> Request a
Reproduce the xplat package metadata word for word.

## BEGIN Provided text

Metadata-Version: 2.4
Name: xplat
Version: 0.0.1
Summary: Minimal Experimentation Platform for AI/ML Apps
License-File: LICENSE
Author: gustavo.polleti
Author-email: gustavo.polleti@gmail.com
Requires-Python: >=3.9,<4.0
Classifier: Development Status :: 4 - Beta
Classifier: Operating System :: OS Independent
Classifier: Programming Language :: Python :: 3
Classifier: Programming Language :: Python :: 3.9
Classifier: Programming Language :: Python :: 3.10
Classifier: Programming Language :: Python :: 3.11
Classifier: Programming Language :: Python :: 3.12
Classifier: Programming Language :: Python :: 3.13
Classifier: Programming Language :: Python :: 3.14
Requires-Dist: pandas (>=2.1.0,<3.0.0)
Requires-Dist: pyyaml (>=6.0,<7.0)
Requires-Dist: requests (>=2.32.0,<3.0.0)
Requires-Dist: rich (>=14.0.0,<15.0.0)
Requires-Dist: shellingham (>=1.5.0,<2.0.0)
Requires-Dist: typer (>=0.17.0,<0.18.0)
Description-Content-Type: text/markdown

# xplat

This CLI tool provides configuration management capabilities with a clean, modern interface built using Typer and Rich.

## END Provided text

> Request b
Rewrite the part of the listing from its beginning through the line containing "381, 1004, 435]]" as a numbered list, leaving out any blank lines.

## BEGIN Dataset excerpts

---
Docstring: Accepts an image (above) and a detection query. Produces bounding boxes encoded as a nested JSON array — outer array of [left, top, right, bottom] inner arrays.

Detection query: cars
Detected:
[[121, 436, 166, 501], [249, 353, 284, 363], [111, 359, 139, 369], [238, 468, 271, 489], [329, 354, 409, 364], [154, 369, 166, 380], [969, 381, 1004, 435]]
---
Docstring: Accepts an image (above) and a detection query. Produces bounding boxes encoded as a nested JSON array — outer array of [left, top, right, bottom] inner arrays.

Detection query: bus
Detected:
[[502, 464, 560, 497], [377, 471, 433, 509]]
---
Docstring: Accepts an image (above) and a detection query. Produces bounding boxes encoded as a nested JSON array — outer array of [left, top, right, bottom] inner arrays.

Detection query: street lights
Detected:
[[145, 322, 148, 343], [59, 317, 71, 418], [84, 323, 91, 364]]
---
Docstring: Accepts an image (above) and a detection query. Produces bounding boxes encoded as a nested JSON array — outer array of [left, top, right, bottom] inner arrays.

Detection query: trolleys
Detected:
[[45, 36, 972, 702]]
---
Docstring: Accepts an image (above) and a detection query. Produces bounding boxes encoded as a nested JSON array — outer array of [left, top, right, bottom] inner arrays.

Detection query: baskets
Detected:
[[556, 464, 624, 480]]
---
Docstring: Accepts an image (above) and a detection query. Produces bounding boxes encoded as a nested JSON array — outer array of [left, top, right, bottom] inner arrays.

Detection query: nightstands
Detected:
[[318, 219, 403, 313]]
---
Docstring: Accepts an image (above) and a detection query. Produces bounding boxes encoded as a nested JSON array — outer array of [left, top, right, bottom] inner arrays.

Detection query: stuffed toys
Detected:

## END Dataset excerpts

> Full answer a
Metadata-Version: 2.4
Name: xplat
Version: 0.0.1
Summary: Minimal Experimentation Platform for AI/ML Apps
License-File: LICENSE
Author: gustavo.polleti
Author-email: gustavo.polleti@gmail.com
Requires-Python: >=3.9,<4.0
Classifier: Development Status :: 4 - Beta
Classifier: Operating System :: OS Independent
Classifier: Programming Language :: Python :: 3
Classifier: Programming Language :: Python :: 3.9
Classifier: Programming Language :: Python :: 3.10
Classifier: Programming Language :: Python :: 3.11
Classifier: Programming Language :: Python :: 3.12
Classifier: Programming Language :: Python :: 3.13
Classifier: Programming Language :: Python :: 3.14
Requires-Dist: pandas (>=2.1.0,<3.0.0)
Requires-Dist: pyyaml (>=6.0,<7.0)
Requires-Dist: requests (>=2.32.0,<3.0.0)
Requires-Dist: rich (>=14.0.0,<15.0.0)
Requires-Dist: shellingham (>=1.5.0,<2.0.0)
Requires-Dist: typer (>=0.17.0,<0.18.0)
Description-Content-Type: text/markdown

# xplat

This CLI tool provides configuration management capabilities with a clean, modern interface built using Typer and Rich.

> Full answer b
1. ---
2. Docstring: Accepts an image (above) and a detection query. Produces bounding boxes encoded as a nested JSON array — outer array of [left, top, right, bottom] inner arrays.
3. Detection query: cars
4. Detected:
5. [[121, 436, 166, 501], [249, 353, 284, 363], [111, 359, 139, 369], [238, 468, 271, 489], [329, 354, 409, 364], [154, 369, 166, 380], [969, 381, 1004, 435]]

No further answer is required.